Development – Critical Systems – Scaling Agile

Agile techniques are the main facilitator for flexibility and efficiency. But how to implement agility

especially in critical systems? Methods from the textbook are hardly suitable for practice. Critical

systems with cybersecurity, functional safety or hardware components need tailored and

scalable agility. Vector has summarized here best practices for implementing agile in practice.
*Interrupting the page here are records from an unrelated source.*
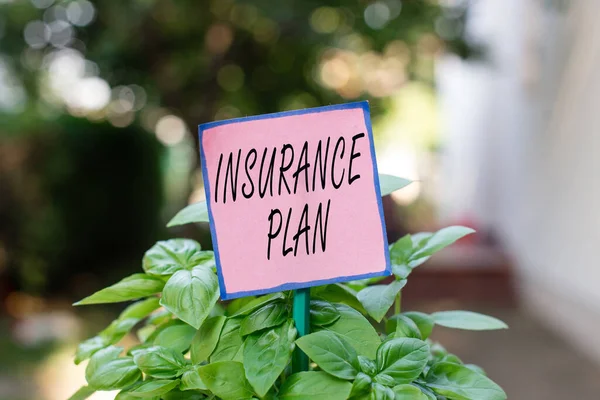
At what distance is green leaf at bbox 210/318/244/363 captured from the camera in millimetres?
640

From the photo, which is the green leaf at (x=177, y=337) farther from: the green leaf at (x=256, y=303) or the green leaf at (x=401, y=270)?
the green leaf at (x=401, y=270)

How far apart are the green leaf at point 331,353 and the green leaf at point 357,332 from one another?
0.03 metres

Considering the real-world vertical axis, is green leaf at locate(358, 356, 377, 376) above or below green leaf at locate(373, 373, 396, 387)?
above

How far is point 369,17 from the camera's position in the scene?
11.2 feet

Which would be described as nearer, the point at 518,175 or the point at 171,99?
the point at 171,99

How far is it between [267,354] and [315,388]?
56 mm

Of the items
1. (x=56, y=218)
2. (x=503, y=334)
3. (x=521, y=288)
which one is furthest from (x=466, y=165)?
(x=56, y=218)

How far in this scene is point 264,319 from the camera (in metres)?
0.63

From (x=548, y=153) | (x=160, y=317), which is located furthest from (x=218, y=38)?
(x=160, y=317)

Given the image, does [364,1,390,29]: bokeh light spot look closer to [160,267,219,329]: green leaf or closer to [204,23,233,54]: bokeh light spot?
[204,23,233,54]: bokeh light spot

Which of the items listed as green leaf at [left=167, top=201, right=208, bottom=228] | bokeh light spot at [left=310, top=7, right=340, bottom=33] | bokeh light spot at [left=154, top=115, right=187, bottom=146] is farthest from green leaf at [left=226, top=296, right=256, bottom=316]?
bokeh light spot at [left=154, top=115, right=187, bottom=146]

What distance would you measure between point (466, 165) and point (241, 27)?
237 inches

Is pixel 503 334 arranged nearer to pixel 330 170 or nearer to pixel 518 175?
pixel 518 175

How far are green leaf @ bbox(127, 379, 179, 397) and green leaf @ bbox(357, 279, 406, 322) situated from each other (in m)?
0.21
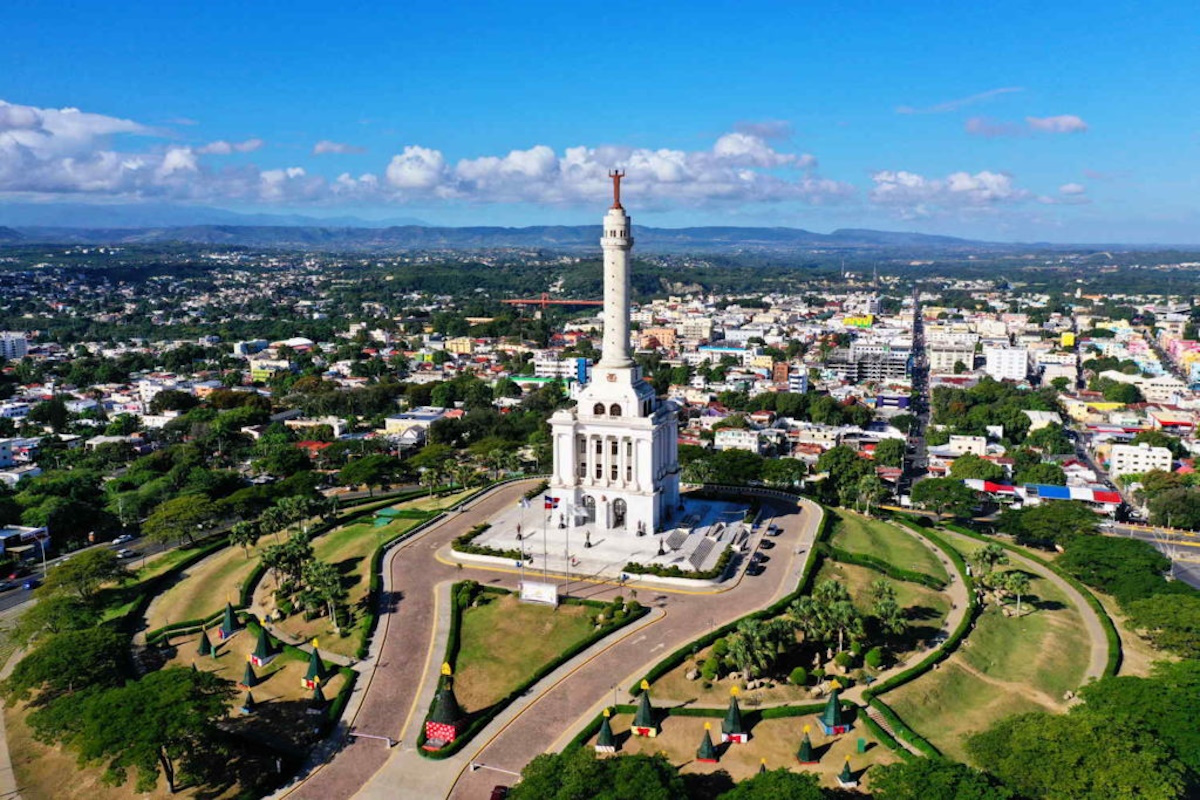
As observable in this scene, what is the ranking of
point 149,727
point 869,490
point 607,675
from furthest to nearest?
point 869,490
point 607,675
point 149,727

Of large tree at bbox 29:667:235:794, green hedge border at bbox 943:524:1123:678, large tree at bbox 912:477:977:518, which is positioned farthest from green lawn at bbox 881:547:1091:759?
large tree at bbox 29:667:235:794

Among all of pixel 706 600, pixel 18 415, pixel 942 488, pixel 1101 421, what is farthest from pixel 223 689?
pixel 1101 421

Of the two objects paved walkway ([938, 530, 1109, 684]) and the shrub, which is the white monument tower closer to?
the shrub

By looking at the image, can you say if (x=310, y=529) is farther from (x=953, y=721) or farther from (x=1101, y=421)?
(x=1101, y=421)

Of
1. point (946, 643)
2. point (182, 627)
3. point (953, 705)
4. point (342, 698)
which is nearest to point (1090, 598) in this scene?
point (946, 643)

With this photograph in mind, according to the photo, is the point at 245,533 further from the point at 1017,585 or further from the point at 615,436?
the point at 1017,585

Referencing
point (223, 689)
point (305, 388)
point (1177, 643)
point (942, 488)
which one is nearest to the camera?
point (223, 689)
The article provides experiences from ABB, Bosch, Essence, Ford, ZF and Vector. Hands-on

industry case studies emphasize how to master the agile transformation for development of

critical systems.

“Agile development is applicable to practically all industries, but demands tailoring to deliver expected

improvements.” This is the summary of Dr. Christof Ebert, CEO of Vector Consulting Services, from

his experiences with introducing agile transformations worldwide. Agility helps in improving cost and

efficiency. Yet, challenges are high. Critical systems should be developed flexible and lean, but also

with distributed teams, expandable and comprehensible. Governance and compliance need to be

balanced with lean practices in the specific context. For instance, governance is necessary in safety-

critical domains and for cybersecurity to have traceable design decisions. Classic agile methods from

textbooks do not scale and are thus not fit for practice. More recent frameworks like SoS, LeSS and

SAFe are suitable for big projects, but at the same time are complex and thus bear many implementation

risks – aside from not really being agile.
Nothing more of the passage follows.